Mr Johnson has intimated, claimed, promised and generally waved his arms around that the UK will leave the European Union with or without an agreed Withdrawal Agreement on the 31st of October when asked direct questions on the matter. One could be cynical and say this is simply the poetry of campaigning potentially being replaced by the prose of governing, and that Parliament would not countenance this actually happening anyway. But as the law of the land stands right now, if nothing else happens and there are no new successful negotiations, the UK will leave the EU in just over 5 months time ‘without a deal’ and the consequences for UK businesses, including UK videogames businesses will be both serious and long lasting.
Any talk of the UK and EU moving to a World Trade Organisation (WTO) agreement under the GATT 24 ‘clause’ after 31st October 2019, is fanciful. Although this approach is popular amongst many people desperate to leave the EU it requires an actual deal/agreement to be in play between the parties and both of those parties actually wanting to enter into that WTO arrangement. Leaving the EU without any Withdrawal Agreement (aka a ‘deal’) will mean that all of our legal agreements with the EU will be shredded and invalidated overnight. At Games4EU we have invested a serious amount of time researching and stating why a no deal Brexit would be a disaster for the UK games industry https://www.games4eu.com/updated-brexit-guide not least with tariffs making boxed games coming in from the EU where they are all currently manufactured more expensive, data no longer being moved freely with the EU27 and VAT agreements no longer existing. On that basis alone, we have to take the potential of Mr Johnson as the next Prime Minister, very, very seriously indeed.
The immediate alternative to Mr Johnson becoming Prime Minister is Mr Hunt winning the job. Hunt has said all along, whilst he is committed to the UK leaving the EU on the 31st of October, he is not wedded to that date if it means leaving without a Withdrawal Agreement. So on that basis alone, the UK videogames industry should really hope that Mr Hunt wins the majority of Conservative party members’ votes. Mr Hunt has made plenty of reference to helping businesses especially technology start ups and scale ups and as an ex Secretary of State for digital, culture, media and sport, which videogames comes under and he is well aware of the potential and importance of the UK videogames industry within the wider Creative Industries sector, which is the fastest growing industrial sector in the UK and has been since the financial crisis of 2010.
What can any of us do to influence the debate and the vote for our next Prime Minister? Well Conservative party members who care about the UK videogames industry should vote for Mr Hunt. For the rest of us we should seek to influence Conservative party members we know and who our friends know, to vote for Mr Hunt.
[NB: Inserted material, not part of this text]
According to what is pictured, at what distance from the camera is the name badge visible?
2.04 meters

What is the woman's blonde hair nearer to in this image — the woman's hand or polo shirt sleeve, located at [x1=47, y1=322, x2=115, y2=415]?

With Mr Johnson as our UK Prime Minister, the UK videogames industry faces its biggest threat since Canada introduced the generous tax breaks many years ago and saw Uk talent and foreign overseas inward investment flowing out of the UK and into Canada. This time around, with our industry fully digital, global and mobile, the ease of relocation out of the UK is so much easier and quicker for individuals and companies and therefor the UK industry will face an existential threat like never before.